A Parliamentary investigation has begun into the risk of hospitals spreading the human form of “mad cow” disease as a result of failing to detect the infective agent responsible for the variant form of Creutzfeldt-Jakob disease (vCJD) in tissue donations and on surgical instruments.

The Science and Technology Committee of the House of Commons has launched the inquiry after receiving evidence from scientific experts that 1 in 2,000 of the population could be unwittingly infected with the prion protein responsible for vCJD, a degenerative and lethal brain disease.

The Committee also heard that there is no commercial blood test for vCJD that can identify contaminated blood or organ donations and that the prion protein can survive existing sterilisation procedures used to clean surgical instruments.

Andrew Miller MP, the chairman of the committee, said that he and his colleagues were “extremely concerned” to hear that this incurable disease, which has so far killed 177 people, still poses a significant risk to public health.

“Although the risk of developing the disease as a result of eating contaminated beef was long ago eliminated, it is possible that the infection could still be unwittingly spread through medical procedures,” Mr Miller said.

“We were told that this may happen through failure to properly clean medical instruments, or, even more worryingly, through widespread contamination of the blood and organ supply. We want to explore whether the Government is taking this threat as seriously as it should be,” he said.

“Our new inquiry will investigate these issues in more detail and consider ways in which the UK can protect its vital supply of donated blood, tissues and organs,” he added.

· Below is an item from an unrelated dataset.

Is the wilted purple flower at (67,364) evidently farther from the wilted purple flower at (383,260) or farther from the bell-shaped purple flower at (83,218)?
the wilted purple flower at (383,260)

Last week, Professor John Collinge, director of the Medical Research Council’s Prion Unit at University College London, said that the Department of Health and the NHS failed to use a novel method of cleaning surgical instruments based on a “bespoke biological washing powder” that could destroy prions stuck to metal surfaces.

Professor Collinge said that hundreds of surgical patients have since been told that they have been exposed to prions after having had surgery with the same instruments used on vCJD patients.

“We’re blighting these peoples’ lives and all this has been avoidable for some years by applying this research. I find it quite extraordinary that the system just does not work,” Professor Collinge said.